Papst emeritus Benedikt XVI hat dies bei seiner Amtseinführung (in Erinnerung an die Amtseinführung des Hl. Papst Johannes Paul II) in folgende Worte gebracht: „Wer Christus einlässt, dem geht nichts, nichts – gar nichts verloren von dem, was das Leben frei, schön und groß macht. […] Habt keine Angst vor Christus! Er nimmt nichts, und er gibt alles.“
Im Verlaufe der Wirkungsgeschichte des Christentums bildete diese gemeinsame Berufung Differenzierungen in Form und Inhalt heraus, in denen wir trotz aller Verschiedenheit durch die Taufe verbunden bleiben und dazu berufen sind, am Volk Gottes teilzuhaben und es aufzubauen:
- die einen, um als Laien in der „Welt“ die Nachfolge Christi zu leben in Beruf, politischer Verantwortung, Ehe und Familie oder ehelos;
- andere in einer speziellen christlichen Lebensform als Diakone, Priester oder Bischöfe, um den Dienst an den Bedürftigen zu erbringen, um den Dienst der Verkündigung auszuüben, um den Dienst an den Sakramenten zu versehen und um den Dienst, Gemeinden zu leiten;
- und Frauen und Männer, die in einen Orden eintreten oder einer geistlichen Gemeinschaft angehören, um beispielsweise für die Welt zu beten oder diakonisch oder caritativ zu wirken.
Auf Basis der gemeinsamen Berufung zum Christsein hat das Christentum bereits seit seinen Anfängen gezeigt, dass verschiedene Charismen und geistliche Berufungen zum Dienst immer ein Geschenk, eine Gnadengabe Gottes sind, die nicht erarbeitet oder verdient werden können; es ist immer Gott, der uns ruft!
Der Herr ruft auch heute noch und auch auf sehr überraschende Weise, einmal vorsichtig wie bei Samuel, der im Tempel einschlief und ein anderes Mal überwältigend wie bei Paulus, der nach Damaskus wollte.
Vielleicht möchte Gott gerade jetzt Ihre Aufmerksamkeit haben und Sie werden - wenn Sie aufmerksam auf sein Flüstern achten - Gott hören, der Sie ruft.
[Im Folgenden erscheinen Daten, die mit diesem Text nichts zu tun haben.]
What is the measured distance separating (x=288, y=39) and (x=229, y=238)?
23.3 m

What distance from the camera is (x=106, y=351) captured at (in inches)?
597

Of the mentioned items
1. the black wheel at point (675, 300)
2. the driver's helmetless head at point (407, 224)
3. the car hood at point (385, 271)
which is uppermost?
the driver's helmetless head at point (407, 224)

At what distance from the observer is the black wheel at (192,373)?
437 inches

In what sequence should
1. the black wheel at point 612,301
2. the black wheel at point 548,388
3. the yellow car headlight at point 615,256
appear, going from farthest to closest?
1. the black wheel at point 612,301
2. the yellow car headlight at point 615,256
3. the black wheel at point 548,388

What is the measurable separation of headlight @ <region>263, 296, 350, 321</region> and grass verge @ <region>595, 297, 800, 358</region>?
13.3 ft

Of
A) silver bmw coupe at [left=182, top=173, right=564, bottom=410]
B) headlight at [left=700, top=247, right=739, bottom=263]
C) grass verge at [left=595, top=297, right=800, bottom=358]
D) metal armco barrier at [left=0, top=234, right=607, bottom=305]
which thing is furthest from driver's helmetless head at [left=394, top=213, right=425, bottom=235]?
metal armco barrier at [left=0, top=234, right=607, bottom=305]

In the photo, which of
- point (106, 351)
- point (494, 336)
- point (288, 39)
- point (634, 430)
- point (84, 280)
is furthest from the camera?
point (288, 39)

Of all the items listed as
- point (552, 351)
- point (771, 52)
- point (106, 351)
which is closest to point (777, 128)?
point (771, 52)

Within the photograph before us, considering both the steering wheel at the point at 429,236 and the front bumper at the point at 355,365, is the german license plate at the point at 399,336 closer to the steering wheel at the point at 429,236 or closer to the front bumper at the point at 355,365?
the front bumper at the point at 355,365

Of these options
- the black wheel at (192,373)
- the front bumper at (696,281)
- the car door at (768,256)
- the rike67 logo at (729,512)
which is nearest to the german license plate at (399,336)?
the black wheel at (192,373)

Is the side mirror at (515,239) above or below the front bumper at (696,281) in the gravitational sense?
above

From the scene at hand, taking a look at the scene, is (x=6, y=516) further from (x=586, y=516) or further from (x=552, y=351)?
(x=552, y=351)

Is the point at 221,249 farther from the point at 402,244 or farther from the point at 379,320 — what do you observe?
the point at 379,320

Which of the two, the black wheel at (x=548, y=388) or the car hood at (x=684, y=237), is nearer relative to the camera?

Vielleicht sind Sie jetzt noch ängstlich, vielleicht zweifeln Sie noch, vielleicht fehlt Ihnen etwas im Leben und Sie wissen noch nicht was Ihnen fehlt. Gott ist geduldig und er wird Sie mit offenen Armen empfangen, wenn Sie bereit sind.
Papst Franziskus hat zum 56. Weltgebetstag um geistliche Berufung folgende Worte gefunden: „Seid nicht taub für den Ruf des Herrn!“
Abschließend möchte ich Ihnen noch gerne folgende Gedankensplitter zumuten:
- „Ach hätte ich doch…!“
Was im Rückblick oft schmerzt, ist die Erkenntnis, etwas Sinnvolles nicht verwirklicht zu haben. Wir dürfen uns alle fragen: „Wo ist mein Platz, den Gott mir speziell zugedacht hat, der mich erfüllt und zu meinem Leben in Fülle führt.
- Wenn ich angeklagt würde, Christin bzw. Christ zu sein, könnte das an Hand meines Lebens bewiesen werden?